## Supplied data
>>>>

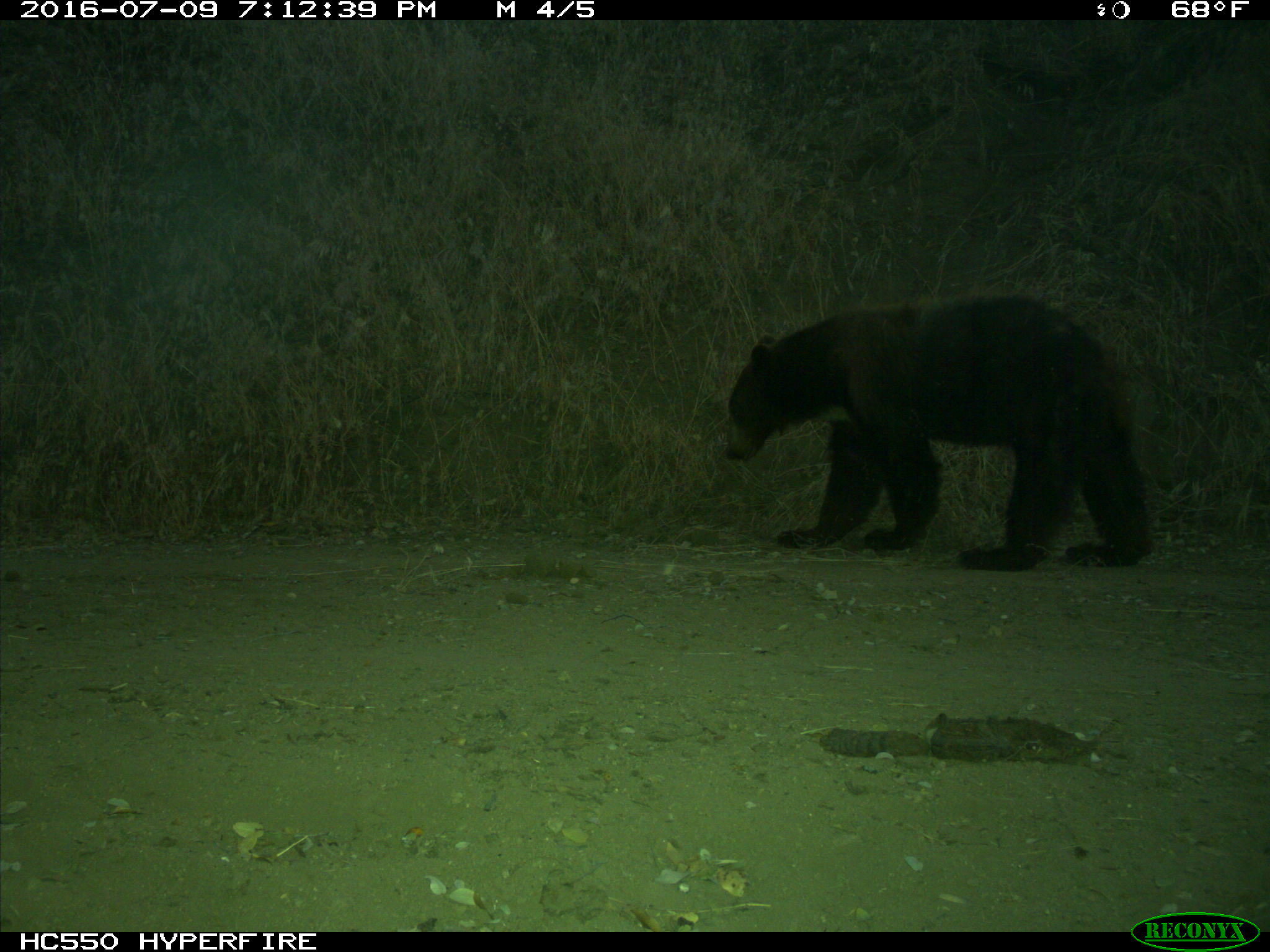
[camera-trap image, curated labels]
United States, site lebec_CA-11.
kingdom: Animalia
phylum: Chordata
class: Mammalia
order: Carnivora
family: Ursidae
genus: Ursus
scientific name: Ursus americanus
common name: american black bear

<<<<

## Assigned task
Give the material again exactly as it is, but keep the pictures out.

## Solution to this task
[camera-trap image, curated labels]
United States, site lebec_CA-11.
kingdom: Animalia
phylum: Chordata
class: Mammalia
order: Carnivora
family: Ursidae
genus: Ursus
scientific name: Ursus americanus
common name: american black bear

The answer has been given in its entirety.